EXERCISE DESCRIPTION
Copy the following lines word for word, with nothing changed or left out.

ENTRIES PROVIDED
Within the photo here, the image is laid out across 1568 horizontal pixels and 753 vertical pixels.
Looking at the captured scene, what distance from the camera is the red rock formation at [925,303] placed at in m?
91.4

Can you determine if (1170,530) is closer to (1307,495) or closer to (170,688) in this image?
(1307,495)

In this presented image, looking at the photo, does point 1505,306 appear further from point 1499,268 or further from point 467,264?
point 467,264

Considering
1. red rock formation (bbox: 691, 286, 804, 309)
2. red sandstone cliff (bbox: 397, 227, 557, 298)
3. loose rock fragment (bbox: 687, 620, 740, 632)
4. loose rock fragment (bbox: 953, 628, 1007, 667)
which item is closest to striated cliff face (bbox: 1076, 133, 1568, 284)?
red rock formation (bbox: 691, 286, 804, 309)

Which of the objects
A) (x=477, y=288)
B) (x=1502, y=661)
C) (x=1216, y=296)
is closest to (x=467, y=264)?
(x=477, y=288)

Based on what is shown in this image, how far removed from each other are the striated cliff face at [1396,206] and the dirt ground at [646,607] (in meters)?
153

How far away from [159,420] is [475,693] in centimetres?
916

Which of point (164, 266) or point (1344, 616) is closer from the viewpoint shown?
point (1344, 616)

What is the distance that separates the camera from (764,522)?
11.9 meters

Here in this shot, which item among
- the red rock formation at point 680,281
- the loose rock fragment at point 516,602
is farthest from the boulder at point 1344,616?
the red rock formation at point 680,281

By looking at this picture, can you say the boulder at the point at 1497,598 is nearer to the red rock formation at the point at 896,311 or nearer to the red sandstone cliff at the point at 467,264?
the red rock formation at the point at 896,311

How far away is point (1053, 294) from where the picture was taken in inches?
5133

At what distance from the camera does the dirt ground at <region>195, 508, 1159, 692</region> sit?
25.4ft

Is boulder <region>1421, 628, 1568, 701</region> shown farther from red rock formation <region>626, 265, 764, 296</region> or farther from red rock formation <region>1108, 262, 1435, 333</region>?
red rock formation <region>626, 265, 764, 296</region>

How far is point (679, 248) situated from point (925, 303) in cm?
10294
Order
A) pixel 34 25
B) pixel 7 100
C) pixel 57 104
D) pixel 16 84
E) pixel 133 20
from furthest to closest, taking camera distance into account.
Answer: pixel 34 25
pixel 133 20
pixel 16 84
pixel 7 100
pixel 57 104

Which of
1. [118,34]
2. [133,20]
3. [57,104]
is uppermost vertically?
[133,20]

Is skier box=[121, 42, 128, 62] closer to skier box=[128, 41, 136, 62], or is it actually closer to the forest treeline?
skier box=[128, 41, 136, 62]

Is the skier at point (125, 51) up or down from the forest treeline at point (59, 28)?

ANSWER TO THIS TASK
Within the photo here, the image is laid out across 1568 horizontal pixels and 753 vertical pixels.
Looking at the captured scene, what distance from the camera is the red rock formation at [925,303] placed at in m?
91.4

Can you determine if (1170,530) is closer to (1307,495) or closer to (170,688) in this image?
(1307,495)

In this presented image, looking at the photo, does point 1505,306 appear further from point 1499,268 or further from point 467,264?
point 467,264

Considering
1. red rock formation (bbox: 691, 286, 804, 309)
2. red sandstone cliff (bbox: 397, 227, 557, 298)
3. loose rock fragment (bbox: 687, 620, 740, 632)
4. loose rock fragment (bbox: 953, 628, 1007, 667)
which item is closest to striated cliff face (bbox: 1076, 133, 1568, 284)?
red rock formation (bbox: 691, 286, 804, 309)

Which of the objects
A) (x=477, y=288)
B) (x=1502, y=661)
C) (x=1216, y=296)
is closest to (x=467, y=264)?
(x=477, y=288)

Based on what is shown in this image, how far removed from each other are the striated cliff face at [1396,206] and the dirt ground at [646,607] (in meters)?
153

How far away from [159,420] is [475,693] in centimetres?
916

Which of point (164, 266) or point (1344, 616) is closer from the viewpoint shown?
point (1344, 616)

What is the distance that separates the camera from (764,522)?
11.9 meters

Here in this shot, which item among
- the red rock formation at point 680,281
- the loose rock fragment at point 516,602
is farthest from the boulder at point 1344,616?
the red rock formation at point 680,281

By looking at this picture, can you say the boulder at the point at 1497,598 is nearer to the red rock formation at the point at 896,311 or nearer to the red sandstone cliff at the point at 467,264?
the red rock formation at the point at 896,311

How far away is point (1053, 294) from where the picture was taken in inches?
5133

At what distance from the camera does the dirt ground at <region>195, 508, 1159, 692</region> sit?
25.4ft

Is boulder <region>1421, 628, 1568, 701</region> shown farther from red rock formation <region>626, 265, 764, 296</region> or farther from red rock formation <region>1108, 262, 1435, 333</region>?
red rock formation <region>626, 265, 764, 296</region>

How far is point (679, 248) situated from point (925, 303) in cm?
10294
Order
A) pixel 34 25
B) pixel 7 100
C) pixel 57 104
D) pixel 16 84
E) pixel 133 20
from furthest to closest, taking camera distance into account.
Answer: pixel 34 25
pixel 133 20
pixel 16 84
pixel 7 100
pixel 57 104

Which of
1. [118,34]
2. [133,20]
3. [57,104]
is uppermost vertically?
[133,20]

Is skier box=[121, 42, 128, 62] closer to skier box=[128, 41, 136, 62], or is it actually closer to the forest treeline?
skier box=[128, 41, 136, 62]

Is the skier at point (125, 51) up or down from the forest treeline at point (59, 28)?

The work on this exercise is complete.